W poprzedniej edycji SON Polacy zajęli szóste miejsce. Teraz apetyty był wielkie, ale skończyło się na piątej pozycji. Zatem kolejny raz nasi zawodnicy nie sprostali zadaniu wywalczenia złota w finale Speedway of Nations.

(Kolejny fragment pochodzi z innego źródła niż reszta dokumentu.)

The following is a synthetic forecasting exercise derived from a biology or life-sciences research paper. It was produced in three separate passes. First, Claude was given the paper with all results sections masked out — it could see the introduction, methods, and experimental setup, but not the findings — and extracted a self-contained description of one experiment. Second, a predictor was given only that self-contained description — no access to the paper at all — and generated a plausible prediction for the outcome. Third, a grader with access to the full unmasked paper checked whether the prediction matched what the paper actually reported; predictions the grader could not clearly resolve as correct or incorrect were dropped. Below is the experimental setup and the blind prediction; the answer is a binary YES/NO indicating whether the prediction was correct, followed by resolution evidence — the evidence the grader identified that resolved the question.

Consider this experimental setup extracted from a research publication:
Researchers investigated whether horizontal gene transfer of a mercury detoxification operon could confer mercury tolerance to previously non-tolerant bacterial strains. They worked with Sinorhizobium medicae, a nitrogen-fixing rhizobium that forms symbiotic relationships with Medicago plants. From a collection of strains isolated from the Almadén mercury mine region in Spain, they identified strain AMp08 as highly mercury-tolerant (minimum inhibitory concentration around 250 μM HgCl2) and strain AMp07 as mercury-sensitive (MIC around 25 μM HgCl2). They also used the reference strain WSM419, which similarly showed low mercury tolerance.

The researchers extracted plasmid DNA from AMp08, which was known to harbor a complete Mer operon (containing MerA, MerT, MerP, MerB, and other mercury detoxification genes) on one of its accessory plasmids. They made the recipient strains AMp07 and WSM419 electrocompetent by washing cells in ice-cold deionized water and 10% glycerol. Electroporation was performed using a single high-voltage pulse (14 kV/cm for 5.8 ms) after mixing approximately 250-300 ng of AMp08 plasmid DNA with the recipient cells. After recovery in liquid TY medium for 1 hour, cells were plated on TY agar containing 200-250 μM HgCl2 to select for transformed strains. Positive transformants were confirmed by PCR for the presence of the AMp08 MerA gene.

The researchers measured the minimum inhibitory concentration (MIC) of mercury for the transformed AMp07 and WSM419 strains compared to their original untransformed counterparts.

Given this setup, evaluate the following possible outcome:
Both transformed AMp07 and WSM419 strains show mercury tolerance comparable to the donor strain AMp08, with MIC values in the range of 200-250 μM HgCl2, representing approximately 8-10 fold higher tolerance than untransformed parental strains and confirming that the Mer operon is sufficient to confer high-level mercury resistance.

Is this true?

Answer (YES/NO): YES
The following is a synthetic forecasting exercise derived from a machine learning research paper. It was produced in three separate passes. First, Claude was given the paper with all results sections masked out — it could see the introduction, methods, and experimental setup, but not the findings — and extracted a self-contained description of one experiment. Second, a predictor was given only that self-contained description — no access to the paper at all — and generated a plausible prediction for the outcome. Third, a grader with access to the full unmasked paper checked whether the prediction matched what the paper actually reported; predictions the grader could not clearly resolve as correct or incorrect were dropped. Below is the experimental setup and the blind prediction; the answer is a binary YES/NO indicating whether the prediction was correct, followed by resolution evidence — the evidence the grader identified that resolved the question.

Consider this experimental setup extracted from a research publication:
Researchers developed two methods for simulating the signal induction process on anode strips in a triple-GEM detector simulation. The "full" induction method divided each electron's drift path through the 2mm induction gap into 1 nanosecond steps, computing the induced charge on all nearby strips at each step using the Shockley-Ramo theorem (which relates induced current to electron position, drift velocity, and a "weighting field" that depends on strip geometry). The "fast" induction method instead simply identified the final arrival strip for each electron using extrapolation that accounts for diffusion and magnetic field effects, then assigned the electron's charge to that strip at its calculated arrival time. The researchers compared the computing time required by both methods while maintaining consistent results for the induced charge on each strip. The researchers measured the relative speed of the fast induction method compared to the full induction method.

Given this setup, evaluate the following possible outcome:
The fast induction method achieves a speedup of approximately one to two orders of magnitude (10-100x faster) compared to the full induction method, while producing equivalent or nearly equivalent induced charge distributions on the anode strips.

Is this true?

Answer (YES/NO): YES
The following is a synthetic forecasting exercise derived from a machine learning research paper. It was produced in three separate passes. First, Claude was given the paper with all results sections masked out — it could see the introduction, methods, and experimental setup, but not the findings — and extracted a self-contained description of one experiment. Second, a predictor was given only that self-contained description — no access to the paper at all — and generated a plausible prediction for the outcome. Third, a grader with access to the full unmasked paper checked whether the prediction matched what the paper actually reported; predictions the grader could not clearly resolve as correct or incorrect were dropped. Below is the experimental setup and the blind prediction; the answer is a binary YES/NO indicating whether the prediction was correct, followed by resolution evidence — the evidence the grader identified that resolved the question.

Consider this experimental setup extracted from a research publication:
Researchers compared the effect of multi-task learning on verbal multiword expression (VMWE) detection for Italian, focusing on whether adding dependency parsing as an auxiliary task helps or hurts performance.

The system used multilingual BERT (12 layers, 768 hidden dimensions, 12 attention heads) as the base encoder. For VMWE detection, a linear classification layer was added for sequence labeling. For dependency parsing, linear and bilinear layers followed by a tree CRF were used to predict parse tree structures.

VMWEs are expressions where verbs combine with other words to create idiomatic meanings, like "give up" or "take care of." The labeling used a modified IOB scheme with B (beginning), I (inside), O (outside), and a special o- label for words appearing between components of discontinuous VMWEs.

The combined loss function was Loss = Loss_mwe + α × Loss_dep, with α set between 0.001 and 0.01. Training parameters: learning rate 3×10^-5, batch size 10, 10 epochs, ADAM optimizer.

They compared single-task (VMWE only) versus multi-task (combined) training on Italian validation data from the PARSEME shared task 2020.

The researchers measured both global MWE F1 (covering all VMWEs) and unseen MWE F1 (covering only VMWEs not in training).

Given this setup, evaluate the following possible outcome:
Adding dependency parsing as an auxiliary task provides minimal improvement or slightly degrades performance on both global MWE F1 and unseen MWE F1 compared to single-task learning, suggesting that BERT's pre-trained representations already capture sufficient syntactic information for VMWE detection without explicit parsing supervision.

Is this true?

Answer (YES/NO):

Prezentujemy wypowiedzi Polaków po finale Speedway of Nations w Manchesterze.

Bartosz Zmarzlik:
Gratulacje dla Brytyjczyków, bo świetnie jechali. Myślę, że to nie był nasz dzień. Dużo błędnych decyzji. Dziś więcej nie dało się zrobić.
Bardzo szybko się to wszystko zmieniało. Nawet tę bazę, co mieliśmy, to nie była ona idealna. Nie jechało się ani komfortowo, ani szybko. Kiedyś na pewno złamiemy klątwę SON.

Dominik Kubera:
Nie trafiliśmy na początku z przełożeniami. Potem były drobne korekty i poszliśmy do przodu. Szkoda tego ostatniego biegu, gdzie prowadziłem.
Bardzo chcieliśmy z Australijczykami wygrać. Pojechałem bardzo szeroko, bo tam była dobra linia, ale chyba przesadziłem o metr i to nie wydało. Przegraliśmy 2:7, ale ja czuję, że miałem motor tak szybki, że mogłem zwyciężyć, gdybym nie wyjechał o metr za daleko. A jakbym był pierwszy, to myślę, że Bartek też by sobie poradził. Cóż, mogę to wziąć na siebie. Mam do siebie zastrzeżenia.

Rafał Dobrucki:
Zaczęliśmy średnio, potem było gorzej. Zaczęliśmy nabierać przyspieszenia i wtedy przytrafiła się ta dyskusyjna taśma Bartka. Pozbieraliśmy się jednak, a ostatni wyścig był, jak finał Grand Prix. Albo się uda, albo nie.
To jest żużel. Na takim poziomie ściga się czterech zawodników światowej klasy i wystarczy błąd, dopasowanie motoru w danym momencie i nie wychodzi. Szkoda.
Był przez chwilę pomysł na Dudka, ale za chwilę Dominik kapitalnie, a Bartka po taśmie trudno było wycofać. To byłby nonsens.
Polacy są asami, bo nasi juniorzy na tym samym torze wygrali i zdobyli złoto. A poza wszystkim, to na takim poziomie decydują drobne niuanse. Trzy punkty dzieliły mężczyzn od tych drugich. Powtórzę, że to niuans decyduje, czy wygrywasz, czy jesteś czwarty. Braku ambicji nie można odmówić. Nie udało się natomiast wycelować w sprzęt. To jest jednak żonglowanie.
Byliśmy dobrze przygotowania. Były też dobre wnioski, choć czasem za późno. Dopasowaliśmy się, ale ostatni wyścig zdecydował, a o tym już mówiłem. Światło w tunelu dość mocno świeciło, ale nie wyszło.